• **Problem to work on**: Convert the records into a JSON list of strings with one string per line and blank lines omitted, starting with the line that contains "How far away" and going on through the end of the records. Include only those lines.

• **Dataset records**:
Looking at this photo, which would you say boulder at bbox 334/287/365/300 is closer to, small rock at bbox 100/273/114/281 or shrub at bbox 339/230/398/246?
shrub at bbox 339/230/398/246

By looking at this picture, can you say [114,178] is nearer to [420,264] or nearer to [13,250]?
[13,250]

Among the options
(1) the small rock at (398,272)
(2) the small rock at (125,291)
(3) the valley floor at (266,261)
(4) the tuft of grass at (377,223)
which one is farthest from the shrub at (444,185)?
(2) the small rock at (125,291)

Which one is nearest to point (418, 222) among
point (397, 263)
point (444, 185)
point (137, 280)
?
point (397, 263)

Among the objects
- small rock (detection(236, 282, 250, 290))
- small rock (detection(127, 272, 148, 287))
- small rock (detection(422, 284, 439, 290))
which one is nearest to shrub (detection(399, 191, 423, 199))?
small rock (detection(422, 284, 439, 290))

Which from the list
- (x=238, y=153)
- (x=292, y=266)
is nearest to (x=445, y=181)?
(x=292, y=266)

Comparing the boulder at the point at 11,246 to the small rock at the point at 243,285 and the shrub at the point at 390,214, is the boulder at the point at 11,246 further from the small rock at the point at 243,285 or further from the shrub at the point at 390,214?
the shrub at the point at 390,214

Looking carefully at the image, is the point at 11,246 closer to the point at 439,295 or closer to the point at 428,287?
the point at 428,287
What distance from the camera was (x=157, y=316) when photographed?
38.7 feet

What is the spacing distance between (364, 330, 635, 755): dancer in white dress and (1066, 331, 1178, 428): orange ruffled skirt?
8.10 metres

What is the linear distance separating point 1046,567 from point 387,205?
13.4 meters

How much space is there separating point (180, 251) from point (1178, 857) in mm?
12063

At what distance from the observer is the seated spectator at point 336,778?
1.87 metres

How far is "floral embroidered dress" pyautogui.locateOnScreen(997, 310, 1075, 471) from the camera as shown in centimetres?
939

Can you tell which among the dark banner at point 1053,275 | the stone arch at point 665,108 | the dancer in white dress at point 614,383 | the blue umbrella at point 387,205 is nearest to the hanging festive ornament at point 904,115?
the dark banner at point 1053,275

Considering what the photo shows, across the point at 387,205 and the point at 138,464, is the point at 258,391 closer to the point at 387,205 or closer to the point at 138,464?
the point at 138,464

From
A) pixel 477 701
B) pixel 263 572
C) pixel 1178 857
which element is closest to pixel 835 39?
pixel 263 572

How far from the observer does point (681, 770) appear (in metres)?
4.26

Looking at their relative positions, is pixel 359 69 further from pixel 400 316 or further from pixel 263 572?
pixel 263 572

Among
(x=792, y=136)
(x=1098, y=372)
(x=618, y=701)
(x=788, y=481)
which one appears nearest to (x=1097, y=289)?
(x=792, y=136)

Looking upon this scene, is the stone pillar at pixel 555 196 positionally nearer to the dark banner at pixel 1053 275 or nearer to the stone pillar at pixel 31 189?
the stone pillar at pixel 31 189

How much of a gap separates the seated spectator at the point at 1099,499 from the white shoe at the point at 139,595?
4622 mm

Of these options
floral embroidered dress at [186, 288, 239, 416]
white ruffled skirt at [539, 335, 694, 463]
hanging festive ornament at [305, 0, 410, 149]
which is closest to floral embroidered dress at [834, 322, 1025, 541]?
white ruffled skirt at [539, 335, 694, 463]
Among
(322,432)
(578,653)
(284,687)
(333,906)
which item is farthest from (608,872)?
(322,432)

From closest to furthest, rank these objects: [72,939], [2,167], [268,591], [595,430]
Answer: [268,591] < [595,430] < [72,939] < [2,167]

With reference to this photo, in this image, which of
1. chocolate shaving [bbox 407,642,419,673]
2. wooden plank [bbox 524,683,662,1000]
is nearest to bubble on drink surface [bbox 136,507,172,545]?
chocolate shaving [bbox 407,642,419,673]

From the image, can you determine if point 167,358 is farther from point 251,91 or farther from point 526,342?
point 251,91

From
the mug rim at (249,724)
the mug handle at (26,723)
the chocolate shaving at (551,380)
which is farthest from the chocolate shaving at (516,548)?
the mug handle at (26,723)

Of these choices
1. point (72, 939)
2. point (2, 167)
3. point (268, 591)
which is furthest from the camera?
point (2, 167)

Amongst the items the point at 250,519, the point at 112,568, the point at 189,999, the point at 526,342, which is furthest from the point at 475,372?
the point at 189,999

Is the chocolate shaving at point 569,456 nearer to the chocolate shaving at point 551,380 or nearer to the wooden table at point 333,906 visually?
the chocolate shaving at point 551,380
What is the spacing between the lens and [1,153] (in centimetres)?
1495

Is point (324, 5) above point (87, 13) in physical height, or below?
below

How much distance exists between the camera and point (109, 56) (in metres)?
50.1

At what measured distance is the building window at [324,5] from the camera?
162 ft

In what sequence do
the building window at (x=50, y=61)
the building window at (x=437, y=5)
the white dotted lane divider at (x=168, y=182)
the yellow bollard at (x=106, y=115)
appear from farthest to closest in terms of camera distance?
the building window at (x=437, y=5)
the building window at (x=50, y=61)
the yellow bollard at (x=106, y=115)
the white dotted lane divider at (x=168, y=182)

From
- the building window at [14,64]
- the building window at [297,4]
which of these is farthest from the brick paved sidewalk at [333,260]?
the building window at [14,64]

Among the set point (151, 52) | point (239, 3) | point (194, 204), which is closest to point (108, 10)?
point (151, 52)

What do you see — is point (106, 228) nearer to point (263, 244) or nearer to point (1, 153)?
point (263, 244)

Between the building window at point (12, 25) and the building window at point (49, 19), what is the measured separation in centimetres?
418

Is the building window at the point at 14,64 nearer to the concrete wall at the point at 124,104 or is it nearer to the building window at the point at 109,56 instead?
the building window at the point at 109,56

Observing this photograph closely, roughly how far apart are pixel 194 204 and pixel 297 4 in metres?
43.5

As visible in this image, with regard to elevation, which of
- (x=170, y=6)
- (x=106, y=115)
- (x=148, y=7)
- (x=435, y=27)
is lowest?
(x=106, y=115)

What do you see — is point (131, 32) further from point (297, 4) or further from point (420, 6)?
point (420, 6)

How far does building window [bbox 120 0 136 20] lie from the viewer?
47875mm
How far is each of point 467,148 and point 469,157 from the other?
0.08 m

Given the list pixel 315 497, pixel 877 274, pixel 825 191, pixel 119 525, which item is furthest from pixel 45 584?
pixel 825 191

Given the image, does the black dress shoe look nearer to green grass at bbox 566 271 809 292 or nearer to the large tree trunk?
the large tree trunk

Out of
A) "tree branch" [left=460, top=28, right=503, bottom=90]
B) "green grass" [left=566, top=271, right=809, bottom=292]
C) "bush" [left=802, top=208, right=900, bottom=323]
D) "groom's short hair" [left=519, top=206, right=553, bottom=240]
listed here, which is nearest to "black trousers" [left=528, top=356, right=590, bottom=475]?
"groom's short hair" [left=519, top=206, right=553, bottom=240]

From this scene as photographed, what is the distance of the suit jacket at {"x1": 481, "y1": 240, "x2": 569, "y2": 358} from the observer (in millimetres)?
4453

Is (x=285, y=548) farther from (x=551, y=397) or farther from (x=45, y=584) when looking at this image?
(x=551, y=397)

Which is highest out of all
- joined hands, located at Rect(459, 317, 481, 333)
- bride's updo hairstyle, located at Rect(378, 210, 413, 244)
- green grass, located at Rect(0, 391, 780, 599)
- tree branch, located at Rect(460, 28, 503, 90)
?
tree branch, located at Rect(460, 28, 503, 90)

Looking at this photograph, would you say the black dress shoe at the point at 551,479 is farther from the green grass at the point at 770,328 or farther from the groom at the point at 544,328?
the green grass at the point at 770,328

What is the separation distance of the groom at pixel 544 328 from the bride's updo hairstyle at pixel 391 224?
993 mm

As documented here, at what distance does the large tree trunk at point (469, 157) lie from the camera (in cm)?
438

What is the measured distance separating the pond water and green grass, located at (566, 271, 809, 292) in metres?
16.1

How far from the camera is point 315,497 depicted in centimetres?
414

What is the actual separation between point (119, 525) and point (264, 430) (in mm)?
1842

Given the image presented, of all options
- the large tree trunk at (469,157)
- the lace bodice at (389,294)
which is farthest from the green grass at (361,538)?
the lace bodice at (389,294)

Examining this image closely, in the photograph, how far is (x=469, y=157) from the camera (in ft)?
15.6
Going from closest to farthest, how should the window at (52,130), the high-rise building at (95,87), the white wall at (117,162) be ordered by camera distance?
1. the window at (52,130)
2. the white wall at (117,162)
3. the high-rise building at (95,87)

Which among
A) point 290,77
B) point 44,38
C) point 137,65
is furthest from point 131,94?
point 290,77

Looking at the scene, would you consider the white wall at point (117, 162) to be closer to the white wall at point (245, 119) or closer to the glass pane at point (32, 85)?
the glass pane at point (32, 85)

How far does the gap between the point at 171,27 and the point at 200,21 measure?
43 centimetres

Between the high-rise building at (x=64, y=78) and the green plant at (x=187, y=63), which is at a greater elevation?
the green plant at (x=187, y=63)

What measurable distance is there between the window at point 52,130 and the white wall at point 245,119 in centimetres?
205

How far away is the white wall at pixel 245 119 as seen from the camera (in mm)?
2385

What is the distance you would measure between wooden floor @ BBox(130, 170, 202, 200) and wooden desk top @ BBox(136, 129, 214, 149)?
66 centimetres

• **Solution for this exercise**:
[
  "How far away is the white wall at pixel 245 119 as seen from the camera (in mm)?",
  "2385",
  "What is the distance you would measure between wooden floor @ BBox(130, 170, 202, 200) and wooden desk top @ BBox(136, 129, 214, 149)?",
  "66 centimetres"
]